**WHAT THE TASK ASKS:**
Rewrite the material below with every instance of "wasp antenna" changed to "insect antenna" and all other text left unchanged. Leave out the pictures.

**DATA RECORDS:**
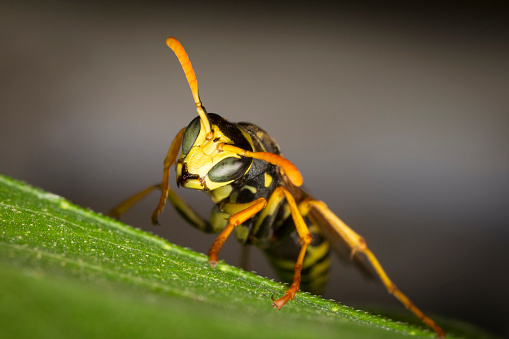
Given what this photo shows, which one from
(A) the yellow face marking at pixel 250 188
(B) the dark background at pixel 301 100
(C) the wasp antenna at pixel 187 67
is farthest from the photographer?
(B) the dark background at pixel 301 100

**REPLY:**
Given what this photo shows, which one from
(A) the yellow face marking at pixel 250 188
(B) the dark background at pixel 301 100
(C) the insect antenna at pixel 187 67
is farthest from the photographer?
(B) the dark background at pixel 301 100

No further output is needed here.